-- PROVIDED MATERIAL start --

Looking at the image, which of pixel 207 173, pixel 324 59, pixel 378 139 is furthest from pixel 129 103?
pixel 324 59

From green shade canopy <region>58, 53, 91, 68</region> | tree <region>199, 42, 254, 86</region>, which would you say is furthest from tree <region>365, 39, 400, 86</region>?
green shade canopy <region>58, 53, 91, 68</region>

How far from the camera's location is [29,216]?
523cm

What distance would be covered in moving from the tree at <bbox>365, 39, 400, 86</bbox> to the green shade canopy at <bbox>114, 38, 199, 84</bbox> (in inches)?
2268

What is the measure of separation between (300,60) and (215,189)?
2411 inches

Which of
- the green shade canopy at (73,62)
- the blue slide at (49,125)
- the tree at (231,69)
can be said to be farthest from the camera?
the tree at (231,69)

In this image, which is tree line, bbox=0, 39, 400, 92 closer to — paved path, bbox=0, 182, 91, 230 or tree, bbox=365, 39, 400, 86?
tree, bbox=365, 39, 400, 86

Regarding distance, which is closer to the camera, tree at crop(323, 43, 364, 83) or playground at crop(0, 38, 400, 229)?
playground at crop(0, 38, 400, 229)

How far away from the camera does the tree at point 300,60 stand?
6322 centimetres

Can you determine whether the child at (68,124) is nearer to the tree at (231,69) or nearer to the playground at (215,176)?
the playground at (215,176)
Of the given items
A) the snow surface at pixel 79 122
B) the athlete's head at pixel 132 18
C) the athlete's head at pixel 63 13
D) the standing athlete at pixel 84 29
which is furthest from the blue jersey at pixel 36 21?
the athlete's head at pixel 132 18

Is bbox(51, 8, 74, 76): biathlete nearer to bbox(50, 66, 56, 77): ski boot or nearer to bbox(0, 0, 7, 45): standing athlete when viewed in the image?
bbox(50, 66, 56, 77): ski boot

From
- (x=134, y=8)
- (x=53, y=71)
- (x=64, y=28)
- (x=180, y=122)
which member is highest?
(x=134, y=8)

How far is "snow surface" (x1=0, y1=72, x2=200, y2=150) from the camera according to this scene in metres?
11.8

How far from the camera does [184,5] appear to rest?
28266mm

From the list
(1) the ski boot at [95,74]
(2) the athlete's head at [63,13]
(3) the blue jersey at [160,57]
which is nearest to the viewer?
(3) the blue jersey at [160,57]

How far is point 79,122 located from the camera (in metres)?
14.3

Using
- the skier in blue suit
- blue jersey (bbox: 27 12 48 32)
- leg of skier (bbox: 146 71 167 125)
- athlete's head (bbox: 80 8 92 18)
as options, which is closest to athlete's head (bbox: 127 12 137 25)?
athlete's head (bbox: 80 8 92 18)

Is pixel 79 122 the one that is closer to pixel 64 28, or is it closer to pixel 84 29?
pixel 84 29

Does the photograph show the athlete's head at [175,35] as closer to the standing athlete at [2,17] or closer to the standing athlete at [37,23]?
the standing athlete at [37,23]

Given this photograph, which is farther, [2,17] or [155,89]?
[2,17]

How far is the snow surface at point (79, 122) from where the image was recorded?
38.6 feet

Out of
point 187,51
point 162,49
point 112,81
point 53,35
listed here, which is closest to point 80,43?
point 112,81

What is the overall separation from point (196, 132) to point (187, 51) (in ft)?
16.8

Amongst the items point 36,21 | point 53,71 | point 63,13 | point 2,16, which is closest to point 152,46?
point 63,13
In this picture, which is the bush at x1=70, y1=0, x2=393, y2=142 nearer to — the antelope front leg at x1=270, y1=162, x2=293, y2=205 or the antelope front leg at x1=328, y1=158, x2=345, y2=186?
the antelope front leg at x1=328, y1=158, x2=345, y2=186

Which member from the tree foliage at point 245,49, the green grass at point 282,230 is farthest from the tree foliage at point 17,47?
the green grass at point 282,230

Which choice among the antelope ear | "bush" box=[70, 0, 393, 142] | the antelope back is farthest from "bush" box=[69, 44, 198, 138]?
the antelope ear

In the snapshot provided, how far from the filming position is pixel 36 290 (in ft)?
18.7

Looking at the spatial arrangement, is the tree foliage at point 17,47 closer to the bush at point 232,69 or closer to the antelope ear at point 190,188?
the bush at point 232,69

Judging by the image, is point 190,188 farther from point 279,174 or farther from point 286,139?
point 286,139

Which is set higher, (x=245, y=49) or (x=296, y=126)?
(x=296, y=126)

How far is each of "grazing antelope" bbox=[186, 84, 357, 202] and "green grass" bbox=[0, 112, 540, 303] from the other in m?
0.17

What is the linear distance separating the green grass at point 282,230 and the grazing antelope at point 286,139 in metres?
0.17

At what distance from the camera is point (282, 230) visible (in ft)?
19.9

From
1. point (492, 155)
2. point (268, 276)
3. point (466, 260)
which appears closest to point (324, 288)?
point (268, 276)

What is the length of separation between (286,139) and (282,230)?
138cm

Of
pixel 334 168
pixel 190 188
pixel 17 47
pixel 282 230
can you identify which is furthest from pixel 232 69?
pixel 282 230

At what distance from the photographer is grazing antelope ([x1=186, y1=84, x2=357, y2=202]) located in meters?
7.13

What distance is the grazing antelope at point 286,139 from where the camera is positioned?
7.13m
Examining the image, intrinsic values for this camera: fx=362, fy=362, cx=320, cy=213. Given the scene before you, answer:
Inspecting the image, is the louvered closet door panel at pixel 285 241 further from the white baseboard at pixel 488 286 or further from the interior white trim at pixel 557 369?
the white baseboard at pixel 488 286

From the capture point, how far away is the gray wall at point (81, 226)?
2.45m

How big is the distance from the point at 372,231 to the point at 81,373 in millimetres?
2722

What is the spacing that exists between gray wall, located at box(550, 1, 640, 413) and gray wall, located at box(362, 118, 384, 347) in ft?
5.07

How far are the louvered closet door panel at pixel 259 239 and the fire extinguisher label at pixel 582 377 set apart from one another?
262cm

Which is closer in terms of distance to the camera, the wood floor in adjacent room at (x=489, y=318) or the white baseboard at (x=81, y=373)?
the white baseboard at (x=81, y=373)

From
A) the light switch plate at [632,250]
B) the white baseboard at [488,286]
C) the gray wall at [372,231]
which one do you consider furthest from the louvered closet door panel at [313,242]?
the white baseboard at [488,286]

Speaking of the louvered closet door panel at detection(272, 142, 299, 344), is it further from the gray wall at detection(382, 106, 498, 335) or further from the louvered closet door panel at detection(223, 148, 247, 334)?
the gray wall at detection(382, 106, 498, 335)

-- PROVIDED MATERIAL end --

Copy out all of the rows above, keeping every line exactly the same.

## RESPONSE BELOW
Looking at the image, which of pixel 207 173, pixel 324 59, pixel 378 139 is furthest from pixel 129 103?
pixel 324 59

From green shade canopy <region>58, 53, 91, 68</region> | tree <region>199, 42, 254, 86</region>, which would you say is furthest from tree <region>365, 39, 400, 86</region>?
green shade canopy <region>58, 53, 91, 68</region>

How far from the camera's location is [29,216]?
523cm

What distance would be covered in moving from the tree at <bbox>365, 39, 400, 86</bbox> to the green shade canopy at <bbox>114, 38, 199, 84</bbox> (in inches)?
2268

What is the measure of separation between (300,60) and (215,189)?
2411 inches

Which of
- the green shade canopy at (73,62)
- the blue slide at (49,125)
- the tree at (231,69)
can be said to be farthest from the camera?
the tree at (231,69)

In this image, which is tree line, bbox=0, 39, 400, 92 closer to — paved path, bbox=0, 182, 91, 230 or tree, bbox=365, 39, 400, 86?
tree, bbox=365, 39, 400, 86

Regarding distance, which is closer to the camera, tree at crop(323, 43, 364, 83) or playground at crop(0, 38, 400, 229)?
playground at crop(0, 38, 400, 229)

How far away from the camera does the tree at point 300,60 stand?
6322 centimetres

Can you determine whether the child at (68,124) is nearer to the tree at (231,69) or nearer to the playground at (215,176)?
the playground at (215,176)
Of the given items
A) the snow surface at pixel 79 122
B) the athlete's head at pixel 132 18
C) the athlete's head at pixel 63 13
D) the standing athlete at pixel 84 29
which is furthest from the blue jersey at pixel 36 21?
the athlete's head at pixel 132 18

Is bbox(51, 8, 74, 76): biathlete nearer to bbox(50, 66, 56, 77): ski boot or nearer to bbox(0, 0, 7, 45): standing athlete when viewed in the image?
bbox(50, 66, 56, 77): ski boot

From
- (x=134, y=8)
- (x=53, y=71)
- (x=64, y=28)
- (x=180, y=122)
which member is highest?
(x=134, y=8)

How far is "snow surface" (x1=0, y1=72, x2=200, y2=150) from the camera according to this scene in metres?
11.8

How far from the camera does [184,5] appear to rest?
28266mm

From the list
(1) the ski boot at [95,74]
(2) the athlete's head at [63,13]
(3) the blue jersey at [160,57]
which is nearest to the viewer?
(3) the blue jersey at [160,57]

How far is point 79,122 located from the camera (in metres)?
14.3

Using
- the skier in blue suit
- blue jersey (bbox: 27 12 48 32)
- leg of skier (bbox: 146 71 167 125)
- athlete's head (bbox: 80 8 92 18)
as options, which is closest to athlete's head (bbox: 127 12 137 25)?
athlete's head (bbox: 80 8 92 18)

Is pixel 79 122 the one that is closer to pixel 64 28, or is it closer to pixel 84 29?
pixel 84 29

Does the photograph show the athlete's head at [175,35] as closer to the standing athlete at [2,17] or closer to the standing athlete at [37,23]?
the standing athlete at [37,23]

Given this photograph, which is farther, [2,17] or [155,89]?
[2,17]

How far is the snow surface at point (79, 122) from where the image was recorded?
38.6 feet

Out of
point 187,51
point 162,49
point 112,81
point 53,35
listed here, which is closest to point 80,43?
point 112,81

What is the overall separation from point (196, 132) to point (187, 51) (in ft)?
16.8

Amongst the items point 36,21 | point 53,71 | point 63,13 | point 2,16, which is closest to point 152,46?
point 63,13
In this picture, which is the bush at x1=70, y1=0, x2=393, y2=142 nearer to — the antelope front leg at x1=270, y1=162, x2=293, y2=205 or the antelope front leg at x1=328, y1=158, x2=345, y2=186?
the antelope front leg at x1=328, y1=158, x2=345, y2=186

Which member from the tree foliage at point 245,49, the green grass at point 282,230 is farthest from the tree foliage at point 17,47?
the green grass at point 282,230

Which choice among the antelope ear | "bush" box=[70, 0, 393, 142] | the antelope back is farthest from "bush" box=[69, 44, 198, 138]?
the antelope ear

In the snapshot provided, how far from the filming position is pixel 36 290 (in ft)?
18.7

Looking at the spatial arrangement, is the tree foliage at point 17,47 closer to the bush at point 232,69 or closer to the antelope ear at point 190,188?
the bush at point 232,69

Judging by the image, is point 190,188 farther from point 279,174 or farther from point 286,139?
point 286,139

Which is set higher, (x=245, y=49) or (x=296, y=126)?
(x=296, y=126)

How far is each of "grazing antelope" bbox=[186, 84, 357, 202] and "green grass" bbox=[0, 112, 540, 303] from the other in m?
0.17

What is the linear distance separating the green grass at point 282,230 and the grazing antelope at point 286,139 in metres?
0.17

At what distance from the camera is point (282, 230) visible (in ft)?
19.9

From
1. point (492, 155)
2. point (268, 276)
3. point (466, 260)
which appears closest to point (324, 288)?
point (268, 276)

What is the length of separation between (286,139) and (282,230)?
138cm

Of
pixel 334 168
pixel 190 188
pixel 17 47
pixel 282 230
can you identify which is furthest from pixel 232 69?
pixel 282 230

At what distance from the photographer is grazing antelope ([x1=186, y1=84, x2=357, y2=202]) located in meters?
7.13

What distance is the grazing antelope at point 286,139 from where the camera is positioned?
7.13m
Examining the image, intrinsic values for this camera: fx=362, fy=362, cx=320, cy=213. Given the scene before you, answer:
Inspecting the image, is the louvered closet door panel at pixel 285 241 further from the white baseboard at pixel 488 286 or further from the interior white trim at pixel 557 369?
the white baseboard at pixel 488 286

From the capture point, how far away is the gray wall at point (81, 226)?
2.45m

How big is the distance from the point at 372,231 to the point at 81,373 in millimetres?
2722

What is the spacing that exists between gray wall, located at box(550, 1, 640, 413) and gray wall, located at box(362, 118, 384, 347) in ft?
5.07

How far are the louvered closet door panel at pixel 259 239 and the fire extinguisher label at pixel 582 377 set apart from one another?
262cm

Which is closer in terms of distance to the camera, the wood floor in adjacent room at (x=489, y=318) or the white baseboard at (x=81, y=373)?
the white baseboard at (x=81, y=373)

From
A) the light switch plate at [632,250]
B) the white baseboard at [488,286]
C) the gray wall at [372,231]
which one do you consider furthest from the louvered closet door panel at [313,242]?
the white baseboard at [488,286]

Speaking of the louvered closet door panel at detection(272, 142, 299, 344), is it further from the gray wall at detection(382, 106, 498, 335) or further from the louvered closet door panel at detection(223, 148, 247, 334)?
the gray wall at detection(382, 106, 498, 335)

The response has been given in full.